Март, последняя лыжня (Соболев) - страница 53

Пересилив себя и слыша еще неослабевший стук сердца, он спустился к речке. Ярко освещенная луной, она была сизой, со стальным белым отливом на стрежне. Широкая и тоже сизая от росы осока холодно блестела, будто выкованная из жести.

Гераська снял глянцево отливающие чернью хромовые сапоги и аккуратно свернул, с удовольствием вдыхая добротный запах отлично выделанной кожи. Спрятал их в знакомом дупле старой ивы. Сапогами наградил его командир за разведку под деревней Канадаихой полгода назад, когда накрыли там отряд карателей. Сапоги хромовые, со скрипом, рант широкий, красивый. Гераська хранил их пуще глаза, в мешке возил, не надевал. А тут не выдержал, натянул. Уж больно похвастать хотелось. Знал, что идти придется скрытно, показываться на глаза кому-нибудь — боже упаси! И все же не выдержал — принарядился. Бывало, сиживал зимой на печи разутый, не учился из-за этого. «Ноги наши не обуты, — говаривал отец, — оттого и головы босы». А тут нежданно-негаданно такими сапогами разжился! Вот прикончат Колчака, укрепят на Алтае Советскую власть, справит тогда Гераська малинового атласа рубаху и шнурок витой, шелковый, с махрами, на опояску. И придет на гулянье на угор. Все ахнут. Заморыш заморышем был, а тут глянь-ко — раскрасавец! Тонька небось пожалкует, что нос воротила…

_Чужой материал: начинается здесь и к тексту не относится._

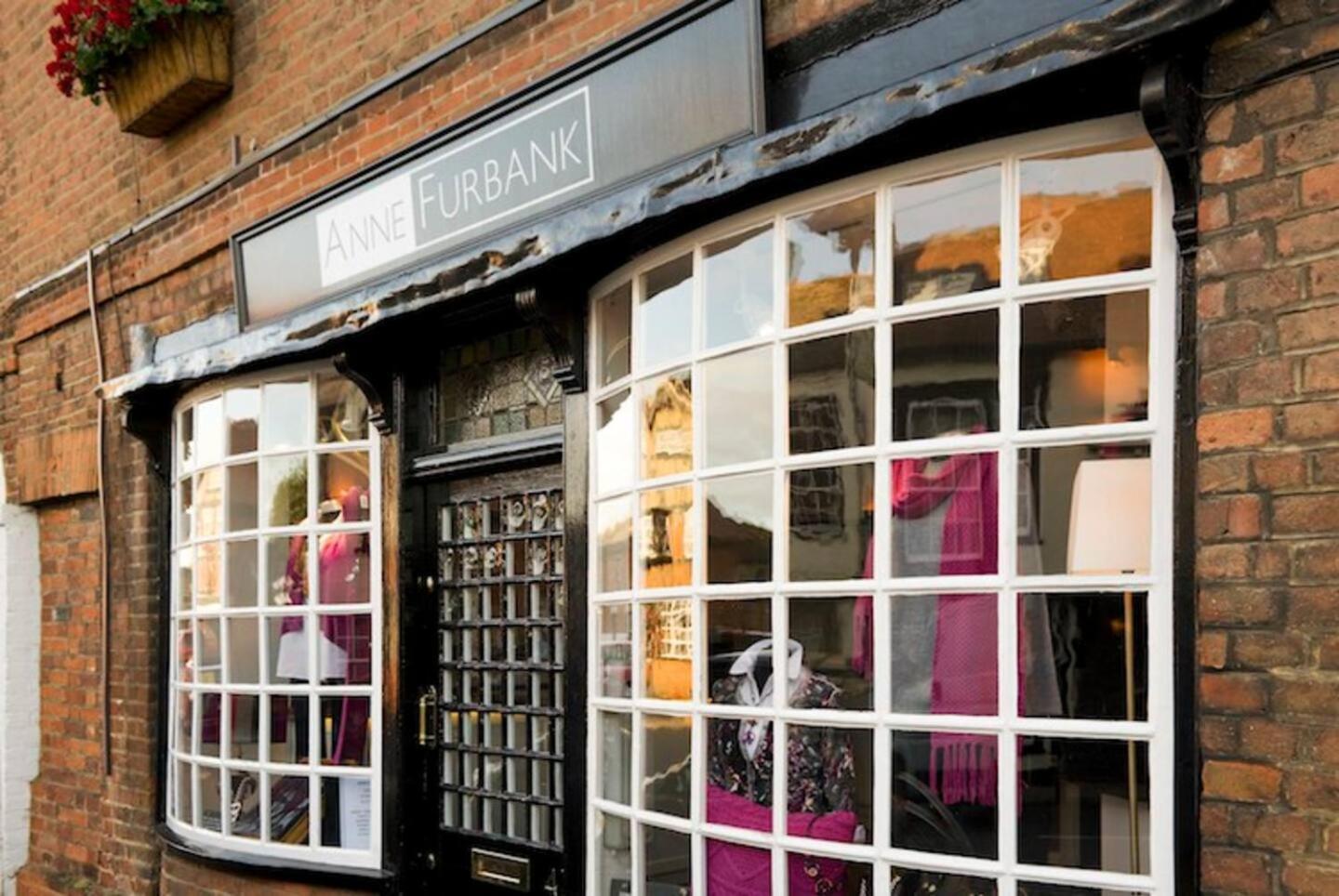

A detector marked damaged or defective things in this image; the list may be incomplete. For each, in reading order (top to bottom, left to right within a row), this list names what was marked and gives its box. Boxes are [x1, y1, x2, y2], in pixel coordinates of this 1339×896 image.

peeling paint [101, 0, 1235, 400]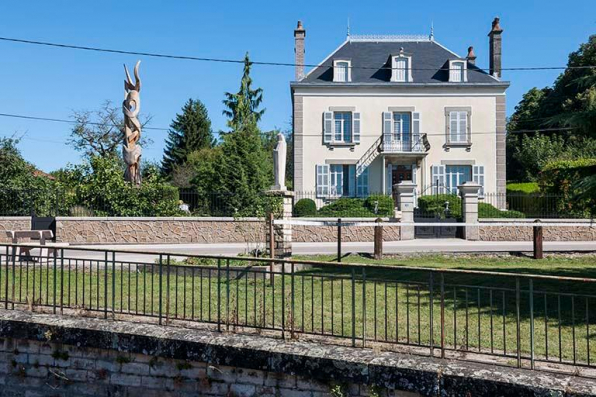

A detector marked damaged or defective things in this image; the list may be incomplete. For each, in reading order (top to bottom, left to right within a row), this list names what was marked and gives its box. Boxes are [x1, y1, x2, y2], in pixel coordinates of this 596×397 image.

rusty iron fence [0, 244, 592, 372]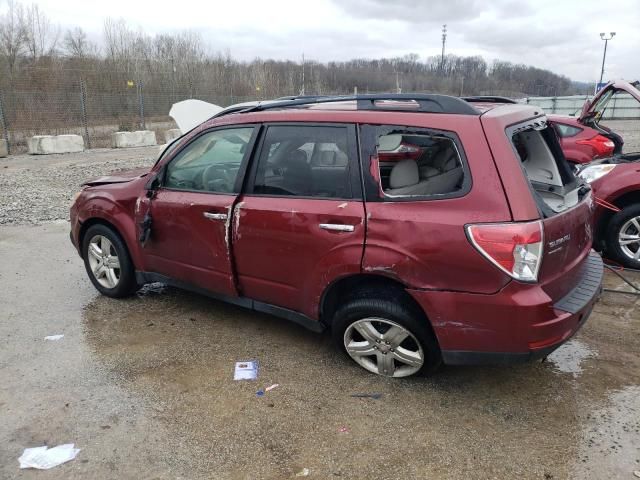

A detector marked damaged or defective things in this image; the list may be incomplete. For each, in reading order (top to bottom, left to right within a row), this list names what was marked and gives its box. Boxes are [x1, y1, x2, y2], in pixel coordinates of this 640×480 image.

damaged red suv [69, 94, 600, 376]
another damaged vehicle [72, 94, 604, 378]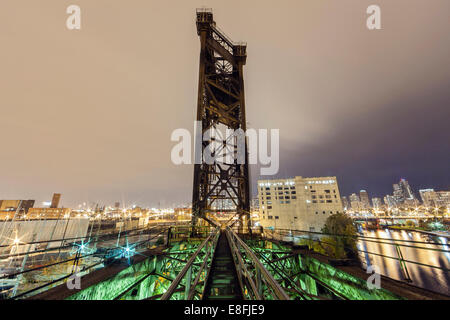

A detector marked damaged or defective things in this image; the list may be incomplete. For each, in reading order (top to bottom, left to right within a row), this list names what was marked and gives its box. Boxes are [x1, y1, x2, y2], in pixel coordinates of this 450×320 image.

rusty steel structure [192, 9, 251, 230]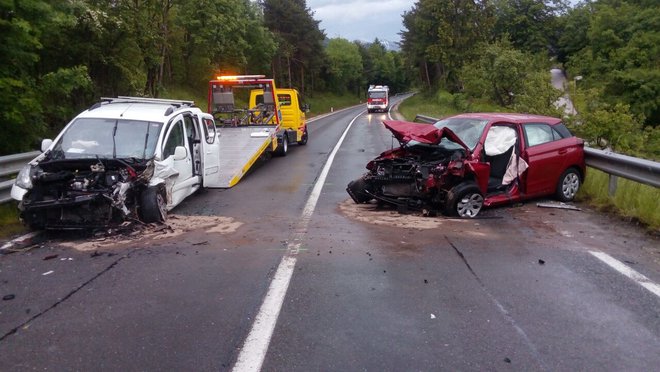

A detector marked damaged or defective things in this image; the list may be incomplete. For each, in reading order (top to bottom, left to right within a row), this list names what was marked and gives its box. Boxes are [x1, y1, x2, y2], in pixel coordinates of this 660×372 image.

broken windshield [50, 119, 164, 160]
crumpled hood [382, 120, 470, 150]
broken windshield [434, 117, 490, 150]
broken headlight [15, 165, 33, 189]
crashed white van [11, 97, 224, 228]
crashed red car [348, 113, 584, 218]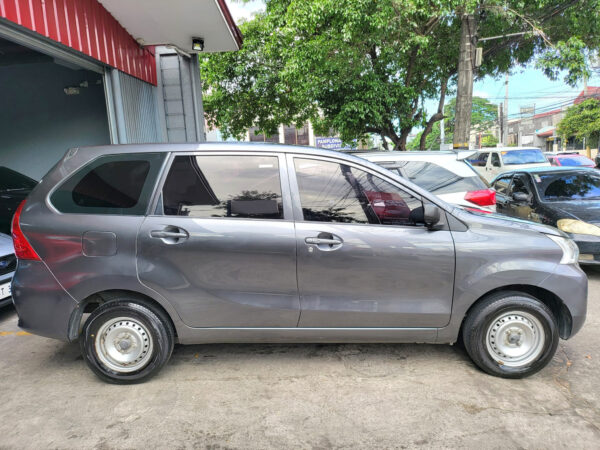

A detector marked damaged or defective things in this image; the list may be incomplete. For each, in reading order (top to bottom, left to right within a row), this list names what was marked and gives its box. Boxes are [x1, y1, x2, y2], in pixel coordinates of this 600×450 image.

cracked pavement [1, 266, 600, 448]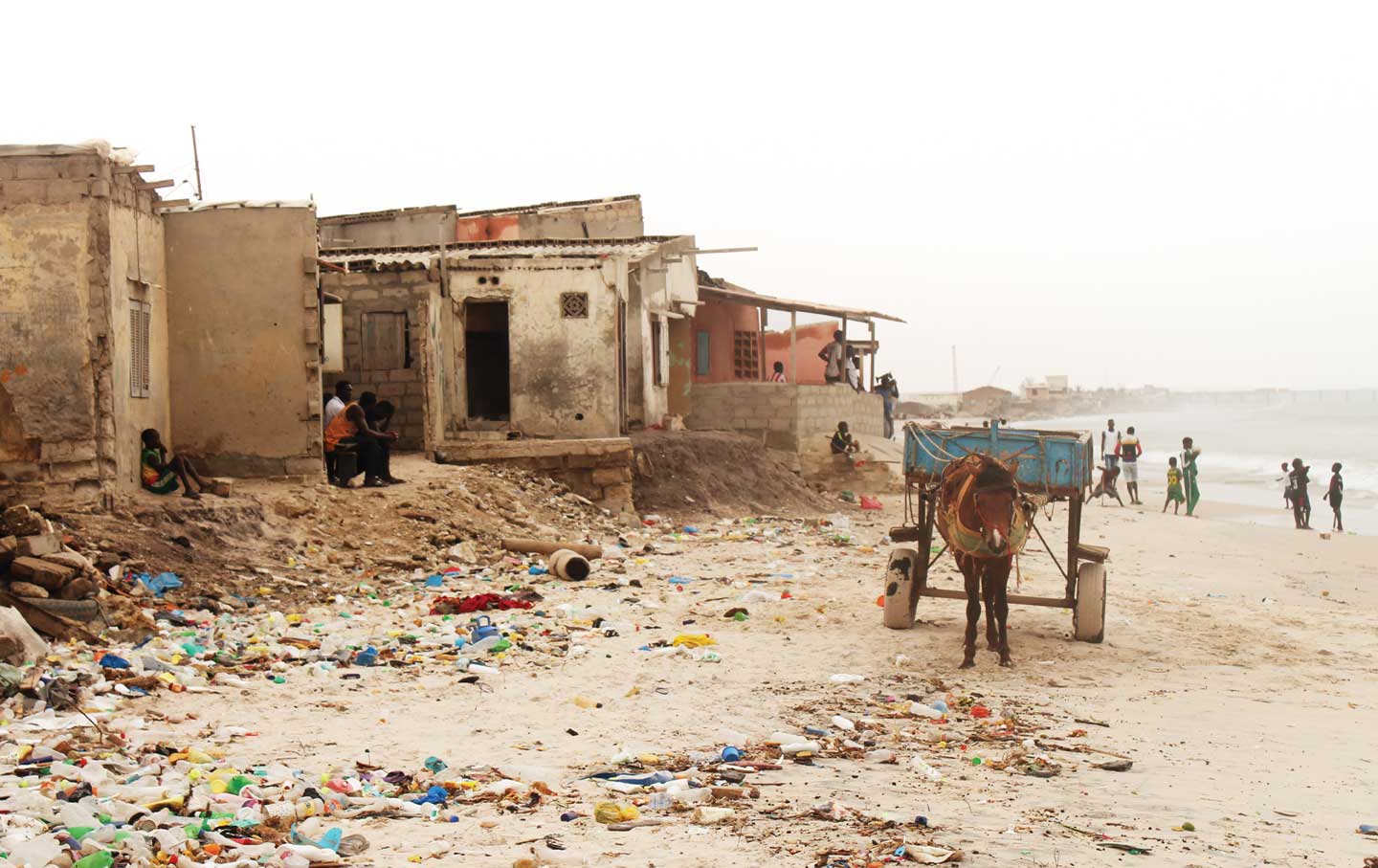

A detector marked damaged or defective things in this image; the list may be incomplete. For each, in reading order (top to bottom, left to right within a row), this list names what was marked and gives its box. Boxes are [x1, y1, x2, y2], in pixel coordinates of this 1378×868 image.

broken concrete block [1, 506, 49, 540]
broken concrete block [16, 534, 62, 562]
broken concrete block [7, 581, 49, 600]
broken concrete block [8, 556, 76, 592]
broken concrete block [40, 553, 92, 575]
broken concrete block [57, 578, 96, 597]
broken concrete block [0, 609, 48, 669]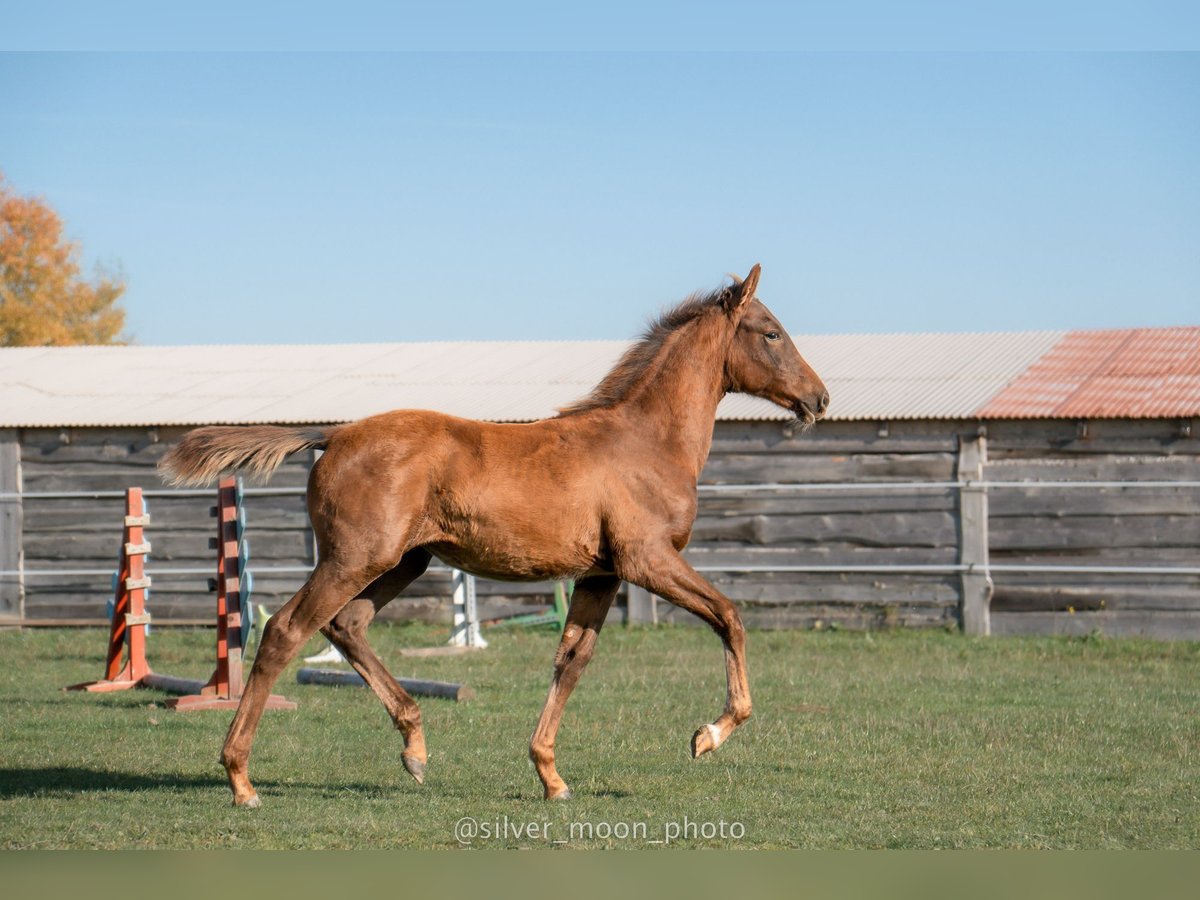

Закатав штаны до колен и поправив за поясом наган, Гераська вошел в плотное сияние Чудотворихи. Вода, хранившая холодок горных снегов, обожгла ноги. Песчаное дно было твердо и светло, и Гераська видел свои, ставшие большими в воде и по-чужому белые ноги.

Он пересек речку и оказался на задах родного огорода, у мостка, с которого мать полоскала белье. Однажды, в младенчестве (он не помнит — мать рассказывала), кормил Гераська с этого мостка уток, свалился и чуть не утоп. Рядом, на бережку, цинково блестел плоский голыш, на котором мать колотила вальком мокрые дерюжки. В речной сыри явственно слышался затхлый душок лопухов, обильно росших на задах огорода.

Гераська перемахнул плетень, зацепился за тыквенные колкие плети и упал. Шум падения показался громовым, и Гераська лежал, затаив дыхание и напрягая слух.

Тишь. Тишь сторожкая, и неистовое сияние луны, исступленно горящей в ясном небе.

Убедившись, что все спокойно, Гераська прокрался мимо бани с выбитым оконцем. «Эх, нету мужицких рук! Маманя не управляется». Отщипнул перышко луку-батуну с грядки, сжевал сладкую горечь. Окинул хозяйским глазом огород. «А картошки много насадила, на зиму хватит. И самосаду развела».


У избушки, осевшей на один бок, остановился, чувствуя, как громко стучит сердце. В вороньей тьме оконного проема шевельнулось что-то, вроде смутно промаячило. Гераська радостно обмер: маманя! Нет, почудилось. Еле удержался, чтобы не брякнуть в низкое подслеповатое оконце. Нельзя! Надо потерпеть до завтра. Запнулся о ржавый колесный обод. Вспомнил, как босоногим гонял с мальчишками обод по деревне. Поднял его, положил на завалинку. Пошарил под наличником, нащупал твердые бугорки. Это — сера, которую любил жевать и прятал сюда. Надавил, комочки рассыпались в дресву. Вздохнул.